Daily stock returns are 39 basis points lower than average following a loss in a World Cup elimination match. This football-loss effect is robust to changes in estimation methodology and to the removal of outliers in the data. It is particularly strong for more critical games, in recent years, and in countries where football is especially important. Controlling for the pre-game expected outcome, we are able to reject that the football-loss effect is caused by economic factors such as reduced productivity or lost revenues. Coupled with the size of the effect and its concentration in small stocks, we suggest that the football-loss effect stems from the impact of football on investor mood.
The authors promote this result as evidence of irrationality, and support for "behavioral finance." This is a popular topic these days, but I'm not a promoter of that way of thinking. I think its emphasis on anomalies gives short shrift to the first order effects of pricing in financial markets.

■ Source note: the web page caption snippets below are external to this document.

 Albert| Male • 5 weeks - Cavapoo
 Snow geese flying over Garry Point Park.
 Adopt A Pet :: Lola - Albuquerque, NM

Nevertheless, we may have a true - and interesting! - anomaly here.
On a skeptical note, a quick reading suggests that the authors' support for the claim that no real economic effects exist is very weak. Further, Dennis Coates and Brad Humphreys found a small positive effect on a city's economy from winning the NFL Super Bowl. So there is a basis for linking the outcome of major sporting events to the spirit, and the productivity of people in a region.
Both papers suggest that winning (or losing) major sporting events affects the mood of a team's fans. And that mood matters, economically speaking. But I doubt that the effects are confined only to investor sentiment, and nowhere else in the economy.